Stories

Enrique

My best friend is from Menorca. Her native language is Catalan. We both went to uni in Barcelona. The Catalan variety of Menorca is quite different from Barcelona’s, which is considered “the standard”. She had to give a presentation for a pragmatics course. After she gave the presentation, one of the FOUNDERS of the linguistics department (first linguistics department in Spain) told her: “you probably did very good, but I didn’t understand much”. I (and the rest of the students) understood her perfectly fine.

Edith

I was once marked down by a lecturer in Austria for speaking with a Yorkshire accent instead of RP in an EFL class. English is not my native language. Now I have a Welsh accent from when I did my PhD in dialectology at Swansea University. I’m proud of it.

Dave

Before presenting my research at a conference the chair of the session (and head of the organisation running the conference) introduced me but instead of introducing my position or the title of my paper thought it more relevant to tell everyone that “Dave is from Scotland, so he is going to try to speak very slowly and clearly for us all so that we can understand him, isn’t he?”.  I responded that I could deliver my paper in Scots if they would like to which they replied “yes you like to think you have your own language don’t you?”

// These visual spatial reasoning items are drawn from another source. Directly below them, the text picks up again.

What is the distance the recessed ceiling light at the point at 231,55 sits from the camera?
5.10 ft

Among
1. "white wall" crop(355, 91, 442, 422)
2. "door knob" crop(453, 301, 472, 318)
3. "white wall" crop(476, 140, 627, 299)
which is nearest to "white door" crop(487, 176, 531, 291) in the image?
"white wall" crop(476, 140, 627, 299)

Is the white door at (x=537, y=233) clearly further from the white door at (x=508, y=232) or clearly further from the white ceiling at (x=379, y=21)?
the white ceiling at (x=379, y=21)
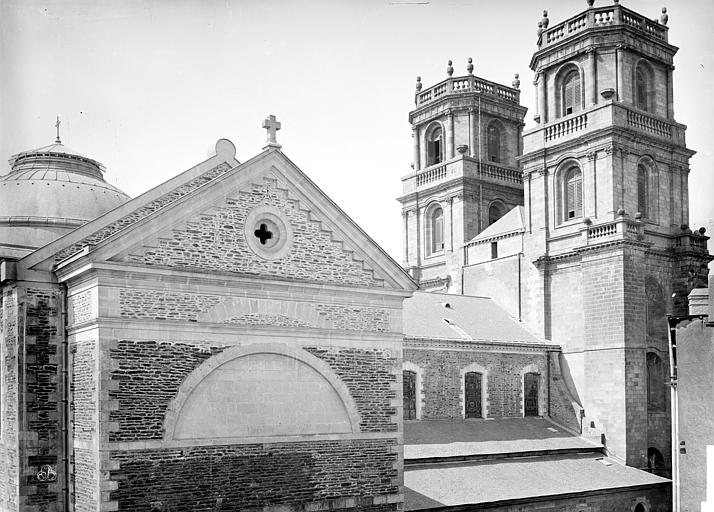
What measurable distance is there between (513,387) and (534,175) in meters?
10.3

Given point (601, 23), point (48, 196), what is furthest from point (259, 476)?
point (601, 23)

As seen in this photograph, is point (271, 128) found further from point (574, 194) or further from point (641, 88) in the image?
point (641, 88)

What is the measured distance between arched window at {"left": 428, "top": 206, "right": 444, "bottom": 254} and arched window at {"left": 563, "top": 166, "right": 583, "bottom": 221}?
30.6ft

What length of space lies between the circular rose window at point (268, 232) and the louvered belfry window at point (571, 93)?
22.4 meters

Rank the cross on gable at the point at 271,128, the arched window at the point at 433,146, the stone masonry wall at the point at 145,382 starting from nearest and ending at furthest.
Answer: the stone masonry wall at the point at 145,382 → the cross on gable at the point at 271,128 → the arched window at the point at 433,146

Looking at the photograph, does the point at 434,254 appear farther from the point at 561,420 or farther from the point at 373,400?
the point at 373,400

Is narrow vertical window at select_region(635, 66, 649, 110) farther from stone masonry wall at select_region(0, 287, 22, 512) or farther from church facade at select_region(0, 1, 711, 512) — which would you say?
stone masonry wall at select_region(0, 287, 22, 512)

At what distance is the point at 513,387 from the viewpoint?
34156mm

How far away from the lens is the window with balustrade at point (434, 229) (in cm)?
→ 4528

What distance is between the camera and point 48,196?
22.4 meters

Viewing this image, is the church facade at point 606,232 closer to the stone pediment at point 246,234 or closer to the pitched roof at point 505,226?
the pitched roof at point 505,226

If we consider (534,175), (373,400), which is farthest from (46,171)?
(534,175)

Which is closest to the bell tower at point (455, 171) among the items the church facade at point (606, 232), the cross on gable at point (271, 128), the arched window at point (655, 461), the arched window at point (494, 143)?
the arched window at point (494, 143)

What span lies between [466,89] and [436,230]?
7.90 metres
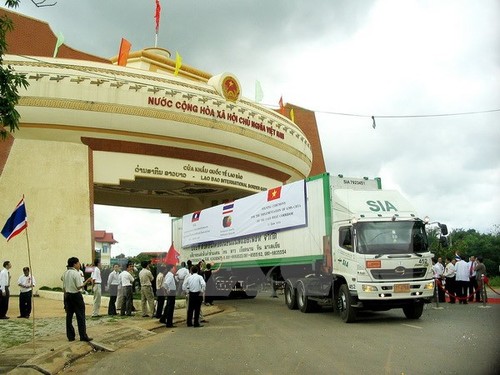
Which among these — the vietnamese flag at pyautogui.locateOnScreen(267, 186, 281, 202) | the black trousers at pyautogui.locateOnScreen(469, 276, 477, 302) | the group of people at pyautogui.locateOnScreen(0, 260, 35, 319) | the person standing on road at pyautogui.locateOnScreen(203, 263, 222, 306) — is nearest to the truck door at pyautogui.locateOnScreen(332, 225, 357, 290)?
the vietnamese flag at pyautogui.locateOnScreen(267, 186, 281, 202)

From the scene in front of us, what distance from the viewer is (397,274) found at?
12750mm

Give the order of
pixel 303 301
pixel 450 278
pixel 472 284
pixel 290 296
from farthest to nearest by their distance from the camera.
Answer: pixel 450 278, pixel 472 284, pixel 290 296, pixel 303 301

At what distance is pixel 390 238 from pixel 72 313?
7914 millimetres

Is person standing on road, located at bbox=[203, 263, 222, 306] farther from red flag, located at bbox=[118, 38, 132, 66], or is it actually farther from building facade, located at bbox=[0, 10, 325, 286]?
red flag, located at bbox=[118, 38, 132, 66]

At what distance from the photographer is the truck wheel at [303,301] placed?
16078 millimetres

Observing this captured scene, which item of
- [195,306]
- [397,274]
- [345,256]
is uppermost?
[345,256]

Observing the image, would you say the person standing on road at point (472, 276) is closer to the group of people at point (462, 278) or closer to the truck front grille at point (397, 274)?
the group of people at point (462, 278)

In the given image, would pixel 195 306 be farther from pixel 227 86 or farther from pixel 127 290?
pixel 227 86

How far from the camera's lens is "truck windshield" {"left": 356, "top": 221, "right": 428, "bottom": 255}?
1295 cm

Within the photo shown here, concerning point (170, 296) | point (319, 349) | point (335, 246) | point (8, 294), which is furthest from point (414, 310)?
point (8, 294)

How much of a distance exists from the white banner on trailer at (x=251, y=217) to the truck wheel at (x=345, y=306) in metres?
3.19

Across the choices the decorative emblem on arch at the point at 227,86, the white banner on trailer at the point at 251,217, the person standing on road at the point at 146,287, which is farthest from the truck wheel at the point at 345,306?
the decorative emblem on arch at the point at 227,86

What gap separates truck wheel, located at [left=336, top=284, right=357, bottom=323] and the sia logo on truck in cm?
226

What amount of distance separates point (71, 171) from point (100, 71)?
529 cm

I think a few of the audience were also quite shocked at this but the majority thought it was quite funny. I always find it surprising that this would happen at an applied linguistics/sociolinguistics conference! Stuff like this happens to me frequently at conferences and it consistently strikes me as odd that linguists (mostly old, white and English…) assume that I’m not aware of my own speech or think I’m incapable of speaking in a way in which people can understand me.

Anon

On a winter evening train in Sussex, around 2010 or so, I had a brief phone conversation with my brother. We are from Liverpool so I accommodated (as presumably did he) but normally you wouldn’t notice. Two young families were across the aisle, some seated some standing. Phone call over, the two dads started bantering about how much they hated thieving/scrounging/whining Scousers, and chanting the name of the team that had just knocked Liverpool out of Europe. When it came to my stop, they made a pretence of not letting me off the train but in the end stood aside smiling

Eszter

One time, a British woman asked me upon meeting me ‘Where is home?’ I assumed she meant my address, so I told her which area I lived in, to which she replied (in a manner close to baby talk) ‘No, no, home. Where does mummy live?’ I was shocked as, although she was several decades older than me (and may have seen me as a young person), I have not lived with ‘mummy’ for almost a decade. I told her that I’m from Hungary to which she replied ‘Your English is so much better than my Romanian cleaning lady’s!’ I then told her that I’m doing a PhD in English linguistics and avoided talking to her for the rest of the night.

Thom

I seem to be in a minority of English people, with my nonstandard Leicester accent,  who pronounce “tongue” “tong” rather than “tung”. It got mocked at university, and even my wife finds it so funny that I’ve actually altered the way I say it, or avoid saying the word aloud. It’s a small thing, sure, but it does make me very self conscious.

Alice

I was picked on when I joined my secondary school for speaking ‘posh’. I guess I had quite an RP accent from my parents who had both had elocution lessons when they were younger. I would definitely not have considered myself ‘posh’ though. No one wanted to be posh at my school. I had to very quickly start speaking North Londonese to avoid bullying. 

Karen

I’m Irish and have experienced a lot of negative feedback and discrimination in the UK due to my accent, ranging from someone refusing to be seated next to me on a plane to students telling me they can’t take me seriously because I ‘sound like Father Ted’!